Most of the foregoing work is not explicitly phylogenetic, and only recent molecular studies have provided a well supported tree for the major mormyrid lineages (Alves-Gomes & Hopkins, 1997, Lavoué et al. 2000, Sullivan et al. 2000, Lavoué et al. 2003). Points of agreement between the morphological work of Taverne and the molecular studies are 1) the monophyly of Mormyridae, 2) the sistergroup relationship between Mormyridae and Gymnarchus niloticus, and 3) the basal division of the family into two subfamilies: Mormyrinae and Petrocephalinae, with the latter containing only Petrocephalus.
Another recent development is the use of electric organ discharge (EOD) recordings for species discovery and diagnosis within certain genera (Sullivan et al., 2002; Lavoué et al., 2004).
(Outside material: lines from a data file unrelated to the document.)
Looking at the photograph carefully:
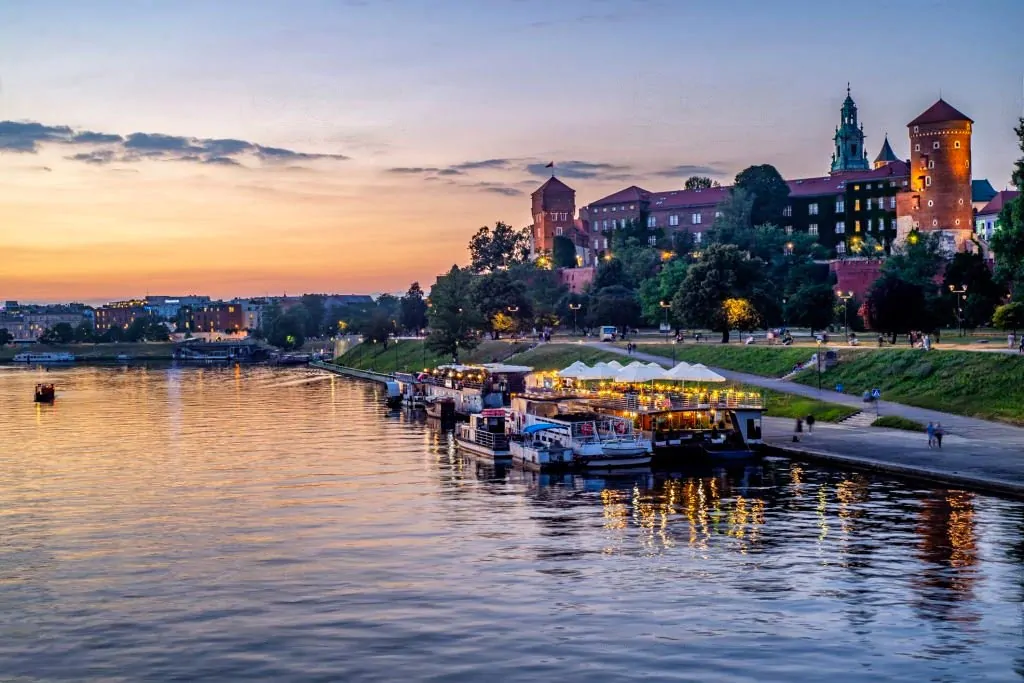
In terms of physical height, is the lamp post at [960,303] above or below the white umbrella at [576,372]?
above

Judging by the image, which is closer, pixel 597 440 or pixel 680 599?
pixel 680 599

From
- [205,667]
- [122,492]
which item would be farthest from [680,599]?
[122,492]

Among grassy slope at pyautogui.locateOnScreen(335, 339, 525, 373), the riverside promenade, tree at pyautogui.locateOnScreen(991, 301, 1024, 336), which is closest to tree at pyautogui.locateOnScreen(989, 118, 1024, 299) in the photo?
the riverside promenade

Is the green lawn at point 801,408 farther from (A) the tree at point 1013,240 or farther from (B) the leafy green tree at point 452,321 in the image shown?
(B) the leafy green tree at point 452,321

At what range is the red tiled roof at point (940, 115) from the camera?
186500 mm

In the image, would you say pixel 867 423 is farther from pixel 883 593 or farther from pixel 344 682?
pixel 344 682

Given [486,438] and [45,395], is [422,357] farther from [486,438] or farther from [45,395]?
[486,438]

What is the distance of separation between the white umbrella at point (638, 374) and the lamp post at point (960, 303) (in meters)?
43.3

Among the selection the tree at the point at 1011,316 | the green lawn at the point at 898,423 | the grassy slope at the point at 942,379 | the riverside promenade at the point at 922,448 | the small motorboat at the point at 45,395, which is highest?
A: the tree at the point at 1011,316

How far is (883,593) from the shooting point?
34125 mm

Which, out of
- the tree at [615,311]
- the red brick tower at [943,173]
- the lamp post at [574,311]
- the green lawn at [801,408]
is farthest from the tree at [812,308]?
the red brick tower at [943,173]

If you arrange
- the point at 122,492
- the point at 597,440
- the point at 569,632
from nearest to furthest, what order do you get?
the point at 569,632, the point at 122,492, the point at 597,440

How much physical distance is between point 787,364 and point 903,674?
2788 inches

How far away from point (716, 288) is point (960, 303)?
81.6 ft
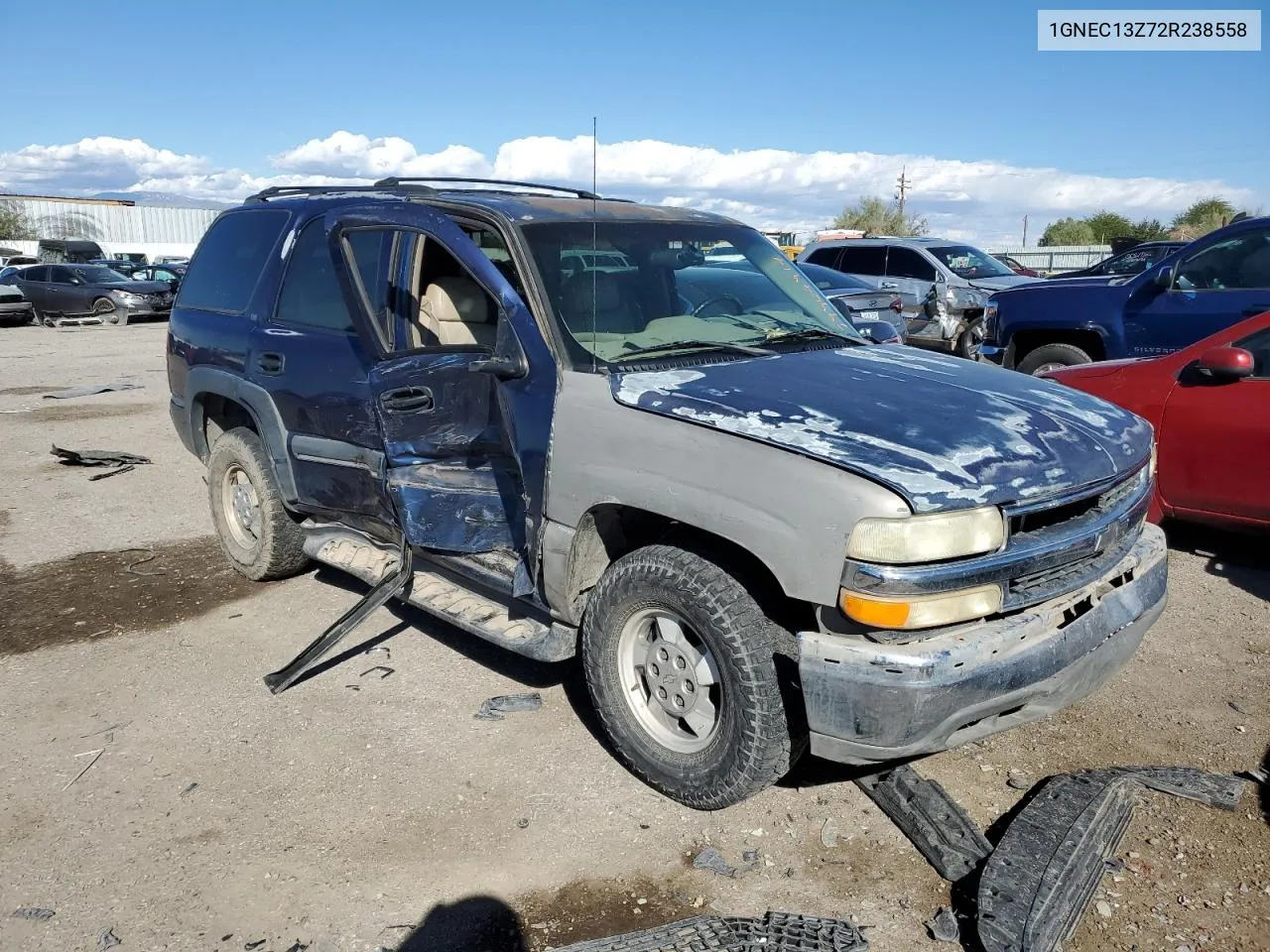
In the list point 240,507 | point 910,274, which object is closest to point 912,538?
point 240,507

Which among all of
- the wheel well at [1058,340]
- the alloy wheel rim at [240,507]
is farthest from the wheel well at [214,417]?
the wheel well at [1058,340]

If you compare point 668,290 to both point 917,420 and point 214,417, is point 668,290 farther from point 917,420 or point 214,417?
point 214,417

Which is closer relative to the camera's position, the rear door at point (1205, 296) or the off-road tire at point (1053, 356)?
the rear door at point (1205, 296)

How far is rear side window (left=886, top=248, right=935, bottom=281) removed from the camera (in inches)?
584

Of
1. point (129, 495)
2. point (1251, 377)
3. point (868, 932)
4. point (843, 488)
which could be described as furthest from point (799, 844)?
point (129, 495)

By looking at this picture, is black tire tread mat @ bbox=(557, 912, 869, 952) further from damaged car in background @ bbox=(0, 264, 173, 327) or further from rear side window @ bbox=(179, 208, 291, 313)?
damaged car in background @ bbox=(0, 264, 173, 327)

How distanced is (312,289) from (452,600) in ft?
5.86

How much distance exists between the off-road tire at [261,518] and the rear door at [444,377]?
1.17m

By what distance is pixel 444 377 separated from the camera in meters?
4.14

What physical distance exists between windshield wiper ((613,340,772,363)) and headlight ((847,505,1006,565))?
4.08 ft

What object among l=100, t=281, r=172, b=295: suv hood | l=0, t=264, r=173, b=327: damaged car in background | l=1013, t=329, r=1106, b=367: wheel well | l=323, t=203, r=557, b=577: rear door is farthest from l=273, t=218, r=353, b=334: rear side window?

Certain aspects of the EOD appear to be phylogenetically conserved, while others are more variable (Alves-Gomes, 1999; Sullivan & Hopkins, 2001; Sullivan et al., 2000).
Mormyrids have a broader distribution than their Nilo-Sudanic sistergroup,Gymnarchus niloticus, including most of the African continent with the exception of the Sahara, northernmost Mahgreb and southernmost Cape provinces (Roberts, 1975) and are most diverse in the river systems of Central and West Africa.
Mormyrids occupy an ecological niche largely similar to that of other large group of freshwater weakly electric fishes, the ostariophysan South American gymnotiforms (Lowe-McConnell 1987). Fishes of both groups, with some exceptions, are nocturnal benthic invertebrate-feeders and have adapted to a number of different types of freshwater habitats. Interestingly, the widely separate phylogenetic positions of these two groups among non-electroreceptive teleost clades indicates independent evolution of their electrosensory systems (see Bass 1986c, Kramer 1990). Mormyrids are much more abundant and diverse in river and stream habitats than in lakes (in marked contrast to the African cichlids). Some form large schools near the bottom of pools, others are adapted for life in and near rapids (Roberts & Stewart 1976) smaller streams, marginal habitat, or swamps (Lowe-McConnell 1987). Rainy season spawning migrations from river mouths to upriver breeding habitats have been reported for some taxa (Daget 1957, Blake 1977). Little information exists regarding the reproductive behavior in mormyroids, although male Gymnarchus niloticus and Pollimyrus isidori are known to construct and guard elaborate floating nests in which larvae remain for some time after hatching (see Hopkins 1986).